When user, system and nice times are 0%, it's OK. But when idle time is _also_ 0%, it's surprising.

The solution is to start idle_time collecting state machine when VCPU is added.

As a nice side offect, when you start VE with 2 VCPUs, later add 3-rd, it's idle time will start ticking from the moment of addition.

OpenVZ Bug #366.


Patch from Alexey Dobriyan, modified by Kirill:

When file is opened and unlinked before vzquotaon, but generic_delete_inode() is called after vzquotaon, scary message appears:

VZDQ: detached inode not in creation, orig 5, dev dm-0, inode 73828039, fs ext3
current 18761 (httpd), VE 102, time 77463.605075
[<ed79c296>] vzquota_det_qmblk_recalc+0x256/0x270 [vzdquota]
[<ed79c302>] vzquota_inode_qmblk_recalc+0x52/0x70 [vzdquota]
[<ed79c573>] vzquota_inode_data+0xb3/0xf0 [vzdquota]
[<ed79c449>] vzquota_inode_init_call+0x19/0x80 [vzdquota]
[<021fb940>] ext3_delete_inode+0x0/0x120
[<ed79e47f>] vzquota_initialize+0xf/0x20 [vzdquota]
[<0219d983>] generic_delete_inode+0x173/0x190
[<021996f6>] dput_recursive+0x56/0x230
[<0217f333>] __fput+0x123/0x1b0
[<0217d4c2>] filp_close+0x52/0xa0
[<0217d57a>] sys_close+0x6a/0xa0

However, there is no need to scary admin:
1) inode is in I_FREEING state.
2) vzquota never saw inode before, thus it doesn't know what to do with it.
3) inode was unlinked outside of vzquota area of interest, otherwise -EBUSY would have returned on quotaon.

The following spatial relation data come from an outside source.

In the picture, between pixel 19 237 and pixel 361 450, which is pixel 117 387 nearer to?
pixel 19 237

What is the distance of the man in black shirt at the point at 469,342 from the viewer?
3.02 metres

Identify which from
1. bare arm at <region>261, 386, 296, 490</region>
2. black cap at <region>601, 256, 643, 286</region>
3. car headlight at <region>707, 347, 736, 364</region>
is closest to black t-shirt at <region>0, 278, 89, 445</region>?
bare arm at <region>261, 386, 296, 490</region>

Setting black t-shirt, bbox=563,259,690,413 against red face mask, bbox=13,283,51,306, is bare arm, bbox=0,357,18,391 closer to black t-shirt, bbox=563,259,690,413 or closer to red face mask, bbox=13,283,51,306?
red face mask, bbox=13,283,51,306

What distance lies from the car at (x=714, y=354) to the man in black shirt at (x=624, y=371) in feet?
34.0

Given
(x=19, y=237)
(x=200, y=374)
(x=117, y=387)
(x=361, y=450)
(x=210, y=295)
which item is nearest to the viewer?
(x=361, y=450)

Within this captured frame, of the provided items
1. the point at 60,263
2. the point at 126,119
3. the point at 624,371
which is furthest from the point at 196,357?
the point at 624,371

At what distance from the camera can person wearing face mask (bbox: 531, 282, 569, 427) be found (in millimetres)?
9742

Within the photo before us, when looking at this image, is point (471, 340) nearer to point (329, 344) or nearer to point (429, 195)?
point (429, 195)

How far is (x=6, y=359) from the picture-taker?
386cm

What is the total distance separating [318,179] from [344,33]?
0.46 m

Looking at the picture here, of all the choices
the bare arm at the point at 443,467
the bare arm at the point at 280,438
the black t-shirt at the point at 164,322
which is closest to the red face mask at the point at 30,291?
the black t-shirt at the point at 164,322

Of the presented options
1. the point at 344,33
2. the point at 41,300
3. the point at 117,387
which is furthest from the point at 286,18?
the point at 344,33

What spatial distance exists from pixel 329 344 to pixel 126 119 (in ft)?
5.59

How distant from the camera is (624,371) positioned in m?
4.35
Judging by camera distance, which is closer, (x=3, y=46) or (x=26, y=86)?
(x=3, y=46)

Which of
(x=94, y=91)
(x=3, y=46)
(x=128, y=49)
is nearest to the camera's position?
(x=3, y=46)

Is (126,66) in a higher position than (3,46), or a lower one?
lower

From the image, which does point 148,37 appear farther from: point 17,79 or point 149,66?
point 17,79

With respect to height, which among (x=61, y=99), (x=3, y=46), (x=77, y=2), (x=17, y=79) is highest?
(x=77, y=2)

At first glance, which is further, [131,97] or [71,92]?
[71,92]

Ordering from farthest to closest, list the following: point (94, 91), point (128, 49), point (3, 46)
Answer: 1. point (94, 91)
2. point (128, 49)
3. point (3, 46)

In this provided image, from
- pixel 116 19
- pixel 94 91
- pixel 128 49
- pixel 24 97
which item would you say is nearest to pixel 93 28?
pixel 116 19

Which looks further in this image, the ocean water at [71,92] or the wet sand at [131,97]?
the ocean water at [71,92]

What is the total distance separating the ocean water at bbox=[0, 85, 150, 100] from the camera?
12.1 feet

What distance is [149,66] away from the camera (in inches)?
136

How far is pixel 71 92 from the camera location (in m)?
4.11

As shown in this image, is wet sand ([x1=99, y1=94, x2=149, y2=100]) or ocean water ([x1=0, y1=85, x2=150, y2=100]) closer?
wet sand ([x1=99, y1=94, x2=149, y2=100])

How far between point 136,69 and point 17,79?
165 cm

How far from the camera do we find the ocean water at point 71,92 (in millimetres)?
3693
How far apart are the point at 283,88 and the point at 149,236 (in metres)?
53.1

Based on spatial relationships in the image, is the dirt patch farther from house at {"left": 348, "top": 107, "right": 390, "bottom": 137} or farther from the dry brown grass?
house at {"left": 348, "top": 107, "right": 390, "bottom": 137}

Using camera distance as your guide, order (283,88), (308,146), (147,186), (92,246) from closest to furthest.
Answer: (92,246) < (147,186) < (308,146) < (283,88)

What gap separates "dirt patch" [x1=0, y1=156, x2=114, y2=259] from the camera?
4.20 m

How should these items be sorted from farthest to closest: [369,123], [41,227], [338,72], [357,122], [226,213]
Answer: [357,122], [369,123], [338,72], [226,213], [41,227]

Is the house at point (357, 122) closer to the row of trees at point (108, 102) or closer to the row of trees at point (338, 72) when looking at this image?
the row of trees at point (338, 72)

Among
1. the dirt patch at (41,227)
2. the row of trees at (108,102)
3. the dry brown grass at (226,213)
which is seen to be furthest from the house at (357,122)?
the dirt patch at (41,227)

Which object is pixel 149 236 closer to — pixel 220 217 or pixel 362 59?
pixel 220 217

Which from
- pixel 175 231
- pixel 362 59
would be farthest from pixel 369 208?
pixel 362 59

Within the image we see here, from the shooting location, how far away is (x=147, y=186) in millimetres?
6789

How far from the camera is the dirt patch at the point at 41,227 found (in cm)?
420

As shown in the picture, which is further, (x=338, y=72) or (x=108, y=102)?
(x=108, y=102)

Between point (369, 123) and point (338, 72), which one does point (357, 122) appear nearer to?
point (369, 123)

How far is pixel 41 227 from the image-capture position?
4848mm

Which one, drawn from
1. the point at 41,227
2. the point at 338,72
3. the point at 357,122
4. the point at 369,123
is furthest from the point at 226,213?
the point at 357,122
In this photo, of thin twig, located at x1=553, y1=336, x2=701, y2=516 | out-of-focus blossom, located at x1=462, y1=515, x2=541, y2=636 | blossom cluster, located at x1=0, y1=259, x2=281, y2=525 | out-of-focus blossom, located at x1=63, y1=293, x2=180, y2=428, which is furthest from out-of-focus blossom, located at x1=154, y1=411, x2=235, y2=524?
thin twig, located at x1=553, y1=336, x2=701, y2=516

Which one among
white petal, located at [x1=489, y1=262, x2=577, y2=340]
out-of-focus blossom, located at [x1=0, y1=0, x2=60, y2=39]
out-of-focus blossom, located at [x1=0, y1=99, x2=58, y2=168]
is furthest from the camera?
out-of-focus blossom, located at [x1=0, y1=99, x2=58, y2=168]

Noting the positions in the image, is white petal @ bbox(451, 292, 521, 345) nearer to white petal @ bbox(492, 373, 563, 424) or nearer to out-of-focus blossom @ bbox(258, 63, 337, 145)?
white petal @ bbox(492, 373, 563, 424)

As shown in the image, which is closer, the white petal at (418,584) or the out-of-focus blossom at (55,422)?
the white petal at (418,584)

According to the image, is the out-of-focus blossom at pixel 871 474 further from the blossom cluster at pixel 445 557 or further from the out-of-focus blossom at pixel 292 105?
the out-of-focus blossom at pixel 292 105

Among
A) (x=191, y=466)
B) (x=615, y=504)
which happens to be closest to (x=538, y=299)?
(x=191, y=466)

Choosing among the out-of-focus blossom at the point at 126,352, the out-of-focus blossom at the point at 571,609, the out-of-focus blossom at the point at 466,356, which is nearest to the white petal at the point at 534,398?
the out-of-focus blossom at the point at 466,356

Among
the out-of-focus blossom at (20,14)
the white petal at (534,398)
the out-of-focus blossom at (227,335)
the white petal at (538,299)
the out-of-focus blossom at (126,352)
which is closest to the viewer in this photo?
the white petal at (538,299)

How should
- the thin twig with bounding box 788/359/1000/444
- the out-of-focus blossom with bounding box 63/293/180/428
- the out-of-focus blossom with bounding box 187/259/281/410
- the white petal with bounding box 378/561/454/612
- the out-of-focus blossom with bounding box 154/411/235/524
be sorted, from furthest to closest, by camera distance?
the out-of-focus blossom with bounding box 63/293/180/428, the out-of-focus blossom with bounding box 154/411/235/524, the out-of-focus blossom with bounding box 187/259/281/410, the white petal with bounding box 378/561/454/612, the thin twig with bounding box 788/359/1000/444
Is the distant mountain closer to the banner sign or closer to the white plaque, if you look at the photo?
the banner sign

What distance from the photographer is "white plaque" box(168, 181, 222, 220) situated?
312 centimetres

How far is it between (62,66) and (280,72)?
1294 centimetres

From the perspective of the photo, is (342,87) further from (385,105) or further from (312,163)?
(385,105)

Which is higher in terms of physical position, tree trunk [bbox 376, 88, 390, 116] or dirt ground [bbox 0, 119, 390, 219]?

So, do nothing and let inode silently die.

Many thanks to Alexey Kuznetsov for spelling out reliable testcase.

OpenVZ Bug #116
OpenVZ Bug #177
OpenVZ Bug #341
Bug #60532.
Bug #61431.
Bug #55275.


Patch from Denis:

Hide the content of /proc/net/sockstat rather than the file itself to keep sysstat from crashing.

Bug #72587.


Patch from Denis:

This patch fixed dcache accouting turning off. ub_dentry_walk does not guarantee the order it meets dentry leafs and nodes. So, just set d_inuse to -1 and uncharge all at once.

Bug #72730.


Patch from Denis:

tcp_v4_get_port fixed. Treat local_port_range[0] > local_port_range[1] as local_port_range[1] == local_port_range[0].

Bug #72736.


Patch from Dmitry Monakhov:

ext3_journal_stop() should be called after ext3_prepare_failure() unconditionally. i.e. always stop.